## Selection
[Begin]
Haha, Jurassic Park came into my mind when I read this.......Alan Grant : 'You bred raptors?!'


----------



## markhill (Sep 22, 2006)

what a great day out: victory:

I've entered but even if I dont get picked I've found my Birthday present from the OH.

No scoprions though, she'd have a fit and die:whip:


----------



## courseithurts (Dec 29, 2010)

my pms been sent :mf_dribble:
nowjust got to sit here with my fingers crossed till the comp ends :whistling2:


----------



## Jono_187 (Aug 24, 2009)

when is the draw?


----------



## PETERGIBBENS (Dec 10, 2007)

Jono_187 said:


> when is the draw?


There's 1 day left to enter then the draw will be shortly after.


----------



## camo (Jul 17, 2010)

sent my entry 

and while im commenting this is a very generous prize you are offering.

Good luck to every body


----------



## Azz_87 (Jul 6, 2010)

Im sent too.

What a brilliant idea, even if I don't win I will probably still book.


----------



## PETERGIBBENS (Dec 10, 2007)

Anyone that hasn't entered yet it's not too late, you still have 1 day left to pm me your name to be added into the competition draw! Last accepted entrees will be midnight Tuesday 8th February.
Best of luck to everyone,

Pete


----------



## paulrimmer69 (Oct 26, 2008)

thank god mintram is banned from this forum!!!!!!!!!! lol


----------



## MagicSqueak (Apr 9, 2010)

paulrimmer69 said:


> thank god mintram is banned from this forum!!!!!!!!!! lol


He's not 18 so couldn't enter anyway


----------



## Salazare Slytherin (Oct 21, 2009)

MagicSqueak said:


> He's not 18 so couldn't enter anyway


wouldnt know under 18s still get served for **** and alcohol,,, many fake ids going around these days.

all in all to the op wish you luck in it, I wont be entering myself regretibly as it is far to away for me and i am currently skint with other things...

wish you all the best to who ever enters i bet its rewarding.


----------



## DrChino (Aug 23, 2010)

Good luck all! Fingers crossed for you all (especially me!)


----------



## PETERGIBBENS (Dec 10, 2007)
[End]
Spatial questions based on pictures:
[Begin]
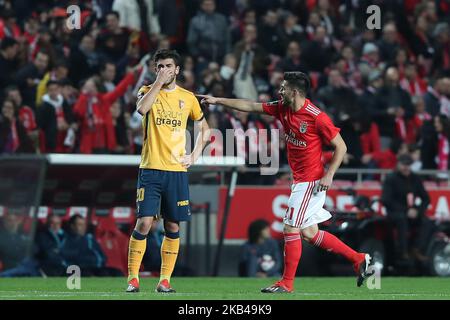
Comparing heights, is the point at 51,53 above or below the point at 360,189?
above

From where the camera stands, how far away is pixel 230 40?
2403cm

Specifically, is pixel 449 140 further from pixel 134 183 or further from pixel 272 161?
pixel 134 183

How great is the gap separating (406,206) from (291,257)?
7.88 m

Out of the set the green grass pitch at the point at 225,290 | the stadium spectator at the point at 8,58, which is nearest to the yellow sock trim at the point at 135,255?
the green grass pitch at the point at 225,290

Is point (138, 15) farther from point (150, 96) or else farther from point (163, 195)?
point (150, 96)

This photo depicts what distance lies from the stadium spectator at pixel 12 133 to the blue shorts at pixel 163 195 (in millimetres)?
6939

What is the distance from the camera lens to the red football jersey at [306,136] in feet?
41.8

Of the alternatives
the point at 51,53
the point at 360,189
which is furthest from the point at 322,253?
the point at 51,53

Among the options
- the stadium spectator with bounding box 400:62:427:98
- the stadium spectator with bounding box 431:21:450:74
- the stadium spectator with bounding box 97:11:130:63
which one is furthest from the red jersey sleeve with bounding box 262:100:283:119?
the stadium spectator with bounding box 431:21:450:74

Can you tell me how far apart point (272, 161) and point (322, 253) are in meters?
1.56

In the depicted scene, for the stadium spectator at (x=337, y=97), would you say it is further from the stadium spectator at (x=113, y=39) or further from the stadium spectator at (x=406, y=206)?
the stadium spectator at (x=113, y=39)

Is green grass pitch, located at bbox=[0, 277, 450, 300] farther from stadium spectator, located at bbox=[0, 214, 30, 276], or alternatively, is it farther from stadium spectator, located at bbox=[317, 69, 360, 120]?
stadium spectator, located at bbox=[317, 69, 360, 120]

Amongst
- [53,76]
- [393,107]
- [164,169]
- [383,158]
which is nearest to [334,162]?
[164,169]

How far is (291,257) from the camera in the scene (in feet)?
41.8
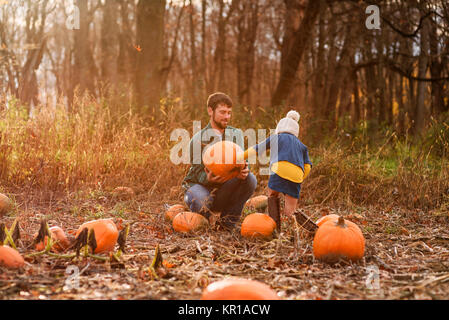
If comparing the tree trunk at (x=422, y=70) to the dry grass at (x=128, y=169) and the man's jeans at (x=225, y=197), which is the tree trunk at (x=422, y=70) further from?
the man's jeans at (x=225, y=197)

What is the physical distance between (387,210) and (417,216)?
[End]
Answer these questions from the forum thread about the competition draw, one answer per line, numbered to match:
1. According to PETERGIBBENS's reminder, when is the last time entries will be accepted?
2. What does that reminder tell people to send by pm to be added to the draw?
3. What two reasons does Salazare Slytherin give for not entering?
The items are not needed for this work.

## Solution to this task
1. Midnight Tuesday 8th February
2. Their name
3. It is too far away, and Salazare Slytherin is currently skint with other things.